Your assignment: The material below holds the lines to copy: from the one with "Christmas Holly Decoration" up to and including the one with "Paper Lanterns with". Copy them exactly and skip the pictures.

Stored data:
━━━━

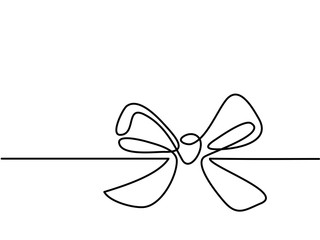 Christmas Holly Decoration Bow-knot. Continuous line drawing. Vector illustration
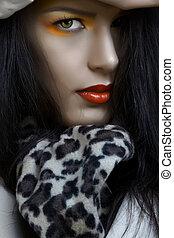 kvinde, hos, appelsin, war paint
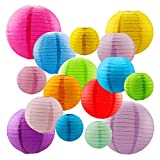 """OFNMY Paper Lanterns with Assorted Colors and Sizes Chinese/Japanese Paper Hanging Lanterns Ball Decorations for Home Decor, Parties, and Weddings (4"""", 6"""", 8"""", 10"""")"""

━━━━

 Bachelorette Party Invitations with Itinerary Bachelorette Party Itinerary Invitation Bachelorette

━━━━

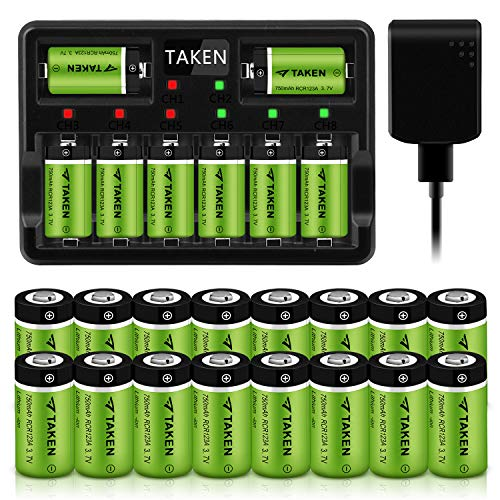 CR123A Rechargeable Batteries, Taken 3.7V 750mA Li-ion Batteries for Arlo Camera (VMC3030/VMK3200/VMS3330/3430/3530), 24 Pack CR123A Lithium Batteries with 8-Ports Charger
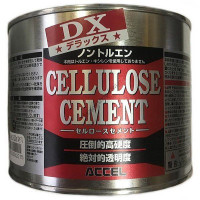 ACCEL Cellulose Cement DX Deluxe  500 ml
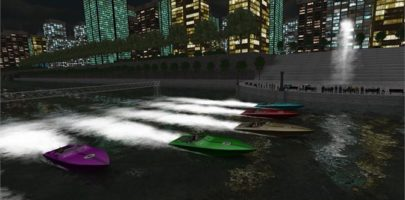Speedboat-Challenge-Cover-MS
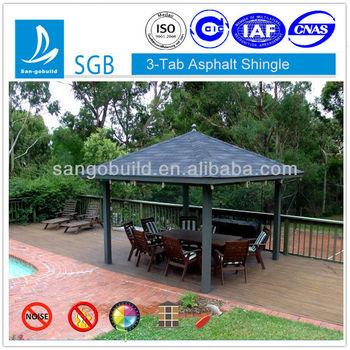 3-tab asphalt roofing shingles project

━━━━

Task result:
 Christmas Holly Decoration Bow-knot. Continuous line drawing. Vector illustration
 kvinde, hos, appelsin, war paint
 """OFNMY Paper Lanterns with Assorted Colors and Sizes Chinese/Japanese Paper Hanging Lanterns Ball Decorations for Home Decor, Parties, and Weddings (4"""", 6"""", 8"""", 10"""")"""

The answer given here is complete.